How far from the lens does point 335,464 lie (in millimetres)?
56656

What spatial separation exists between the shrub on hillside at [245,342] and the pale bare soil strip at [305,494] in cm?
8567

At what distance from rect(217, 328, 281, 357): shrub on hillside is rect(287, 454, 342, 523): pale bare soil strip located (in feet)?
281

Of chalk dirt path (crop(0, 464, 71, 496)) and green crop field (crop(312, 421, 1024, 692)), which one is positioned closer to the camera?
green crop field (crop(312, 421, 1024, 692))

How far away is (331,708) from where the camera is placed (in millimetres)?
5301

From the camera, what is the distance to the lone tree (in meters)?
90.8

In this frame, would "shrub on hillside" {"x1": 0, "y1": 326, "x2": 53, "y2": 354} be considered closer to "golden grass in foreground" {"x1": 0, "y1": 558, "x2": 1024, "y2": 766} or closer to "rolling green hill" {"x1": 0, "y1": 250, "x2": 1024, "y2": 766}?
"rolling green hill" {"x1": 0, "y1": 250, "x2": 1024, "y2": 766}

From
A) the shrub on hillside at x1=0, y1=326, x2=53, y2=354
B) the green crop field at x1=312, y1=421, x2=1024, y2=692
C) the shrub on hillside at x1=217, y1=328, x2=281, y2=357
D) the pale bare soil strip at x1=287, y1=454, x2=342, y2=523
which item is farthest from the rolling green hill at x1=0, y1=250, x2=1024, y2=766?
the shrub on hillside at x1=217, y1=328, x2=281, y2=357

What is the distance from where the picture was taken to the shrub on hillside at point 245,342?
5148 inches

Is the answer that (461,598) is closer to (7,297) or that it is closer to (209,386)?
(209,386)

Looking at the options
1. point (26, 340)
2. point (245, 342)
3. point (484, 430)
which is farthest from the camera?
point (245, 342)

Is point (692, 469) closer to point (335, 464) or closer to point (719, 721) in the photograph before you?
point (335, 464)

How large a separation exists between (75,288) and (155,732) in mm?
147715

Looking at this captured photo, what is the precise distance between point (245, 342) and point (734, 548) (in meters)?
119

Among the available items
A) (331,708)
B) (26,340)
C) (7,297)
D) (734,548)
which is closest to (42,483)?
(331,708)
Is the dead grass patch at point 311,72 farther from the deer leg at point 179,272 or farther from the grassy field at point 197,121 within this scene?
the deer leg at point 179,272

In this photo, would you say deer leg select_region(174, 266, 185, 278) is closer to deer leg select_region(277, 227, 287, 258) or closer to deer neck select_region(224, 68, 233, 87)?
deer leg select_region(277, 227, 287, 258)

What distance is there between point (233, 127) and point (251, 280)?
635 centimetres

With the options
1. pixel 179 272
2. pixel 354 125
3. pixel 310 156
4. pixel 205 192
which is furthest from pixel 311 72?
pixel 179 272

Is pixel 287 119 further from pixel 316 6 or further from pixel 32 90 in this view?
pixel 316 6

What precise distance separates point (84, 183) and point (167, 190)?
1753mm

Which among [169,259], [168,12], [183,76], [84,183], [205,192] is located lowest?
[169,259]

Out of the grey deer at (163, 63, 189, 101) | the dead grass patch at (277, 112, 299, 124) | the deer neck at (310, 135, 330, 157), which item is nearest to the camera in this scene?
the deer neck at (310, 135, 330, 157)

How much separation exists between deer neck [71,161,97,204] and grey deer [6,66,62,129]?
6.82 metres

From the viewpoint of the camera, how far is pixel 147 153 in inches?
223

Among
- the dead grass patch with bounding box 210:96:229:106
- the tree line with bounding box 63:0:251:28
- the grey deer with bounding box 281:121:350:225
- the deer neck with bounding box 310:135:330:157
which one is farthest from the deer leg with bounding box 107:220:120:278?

### [The request]
Return all the data above once more, precisely as given.

### [Task result]
How far from the lens does point 335,464 lie (in millimetres)?
56656

What spatial separation exists between the shrub on hillside at [245,342] and the pale bare soil strip at [305,494] in cm?
8567

At what distance from rect(217, 328, 281, 357): shrub on hillside is rect(287, 454, 342, 523): pale bare soil strip located (in feet)?
281

Of chalk dirt path (crop(0, 464, 71, 496)) and green crop field (crop(312, 421, 1024, 692)), which one is positioned closer to the camera?
green crop field (crop(312, 421, 1024, 692))

How far away is (331,708) from where the camera is placed (in millimetres)?
5301

From the camera, what is the distance to the lone tree (in meters)?
90.8

In this frame, would "shrub on hillside" {"x1": 0, "y1": 326, "x2": 53, "y2": 354} be considered closer to "golden grass in foreground" {"x1": 0, "y1": 558, "x2": 1024, "y2": 766} or closer to "rolling green hill" {"x1": 0, "y1": 250, "x2": 1024, "y2": 766}?
"rolling green hill" {"x1": 0, "y1": 250, "x2": 1024, "y2": 766}

From
A) the shrub on hillside at x1=0, y1=326, x2=53, y2=354
B) the green crop field at x1=312, y1=421, x2=1024, y2=692
C) the shrub on hillside at x1=217, y1=328, x2=281, y2=357
D) the pale bare soil strip at x1=287, y1=454, x2=342, y2=523
which item is farthest from the rolling green hill at x1=0, y1=250, x2=1024, y2=766?
the shrub on hillside at x1=217, y1=328, x2=281, y2=357

What is the distance from where the picture was taken to the shrub on hillside at point 245,342?
5148 inches

Is the answer that (461,598) is closer to (7,297) or that it is closer to (209,386)?
(209,386)

Looking at the options
1. point (26, 340)
2. point (245, 342)
3. point (484, 430)
which is farthest from the camera?
point (245, 342)

Is point (692, 469) closer to point (335, 464) or closer to point (719, 721) in the photograph before you?
point (335, 464)

How large a separation exists between (75,288) and (155,732) in mm?
147715

Looking at this captured photo, what is the precise distance between point (245, 342) and point (734, 548) (in meters)?
119

Among the available items
A) (331,708)
B) (26,340)
C) (7,297)
D) (734,548)
which is closest to (42,483)?
(331,708)
Is the dead grass patch at point 311,72 farther from the deer leg at point 179,272 or farther from the grassy field at point 197,121 within this scene?
the deer leg at point 179,272

In this photo, would you say deer leg select_region(174, 266, 185, 278) is closer to deer leg select_region(277, 227, 287, 258) or closer to deer neck select_region(224, 68, 233, 87)?
deer leg select_region(277, 227, 287, 258)

What distance is there between point (233, 127) and point (251, 280)?
635 centimetres

With the options
1. pixel 179 272
2. pixel 354 125
3. pixel 310 156
4. pixel 205 192
which is furthest from pixel 311 72?
pixel 179 272

Is pixel 287 119 further from pixel 316 6 or further from pixel 32 90 in this view?
pixel 316 6

What precise distance separates point (84, 183) and point (167, 190)?
1753mm

Which among [169,259], [168,12], [183,76], [84,183], [205,192] is located lowest?
[169,259]

Out of the grey deer at (163, 63, 189, 101) | the dead grass patch at (277, 112, 299, 124) | the deer neck at (310, 135, 330, 157), which item is nearest to the camera in this scene?
the deer neck at (310, 135, 330, 157)

How much separation exists between deer neck [71,161,97,204] and grey deer [6,66,62,129]?
6.82 metres

From the viewpoint of the camera, how far is pixel 147 153 in inches?
223

Among
- the dead grass patch with bounding box 210:96:229:106
- the tree line with bounding box 63:0:251:28
- the grey deer with bounding box 281:121:350:225
- the deer neck with bounding box 310:135:330:157
which one is farthest from the deer leg with bounding box 107:220:120:278?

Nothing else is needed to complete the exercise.